## Passage for review
────────

One of my favorite concepts is a foundation heat storage bank. Adequately sized and insulated from the surrounding ground, a large mass of sand can be used to store up heat in the late cooling season for later return in the heating season and vice-versa. Heating is provided by solar panels and a closed loop water/coolant circuit. And because the ground temperature surrounding the foundation is below normal household cooling temperature, there is no system required to cool the mass itself, as the extraction of heat through the winter is enough to provide cool mass through most of the summer.
When I was building energy efficent houses that is the basic concept that we used, use solar hot water panals to heat a mass of sand under your concreat slab, insulate that slab, and the ground around the slab, and around augest or september you turn on the hot water panals to start heating the floor, and turn them off around april, that mass stays warm, and by the time it's cooled off in the spring, it's starting to keep your house cool, even if you leave home for a few weeks in the dead of winter a system like this will keep your house 65-70 degrees, like was said befor the heat from cooking, having lights on, and other parts of daily life help keep it warm, and if that is not enough you design the system with propane or natural gas back up for those that don't like to clean the twigs out of their yard, as that is about as much wood at some of the houses I've worked on use, a pickup truck load of small firewood and kindling.

────────

## Stored data
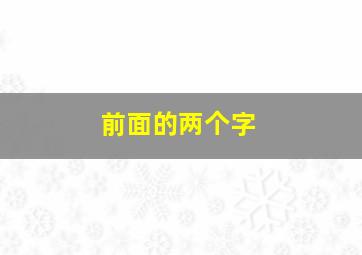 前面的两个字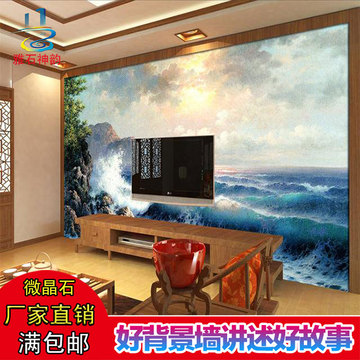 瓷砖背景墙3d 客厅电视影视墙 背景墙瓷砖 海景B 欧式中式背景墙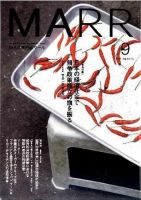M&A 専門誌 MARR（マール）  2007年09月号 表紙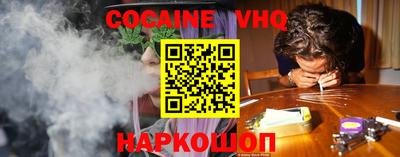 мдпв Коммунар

────────

## Task description
Reproduce the passage on foundation heat storage above in full, word for word.

## Reply to the task
One of my favorite concepts is a foundation heat storage bank. Adequately sized and insulated from the surrounding ground, a large mass of sand can be used to store up heat in the late cooling season for later return in the heating season and vice-versa. Heating is provided by solar panels and a closed loop water/coolant circuit. And because the ground temperature surrounding the foundation is below normal household cooling temperature, there is no system required to cool the mass itself, as the extraction of heat through the winter is enough to provide cool mass through most of the summer.
When I was building energy efficent houses that is the basic concept that we used, use solar hot water panals to heat a mass of sand under your concreat slab, insulate that slab, and the ground around the slab, and around augest or september you turn on the hot water panals to start heating the floor, and turn them off around april, that mass stays warm, and by the time it's cooled off in the spring, it's starting to keep your house cool, even if you leave home for a few weeks in the dead of winter a system like this will keep your house 65-70 degrees, like was said befor the heat from cooking, having lights on, and other parts of daily life help keep it warm, and if that is not enough you design the system with propane or natural gas back up for those that don't like to clean the twigs out of their yard, as that is about as much wood at some of the houses I've worked on use, a pickup truck load of small firewood and kindling.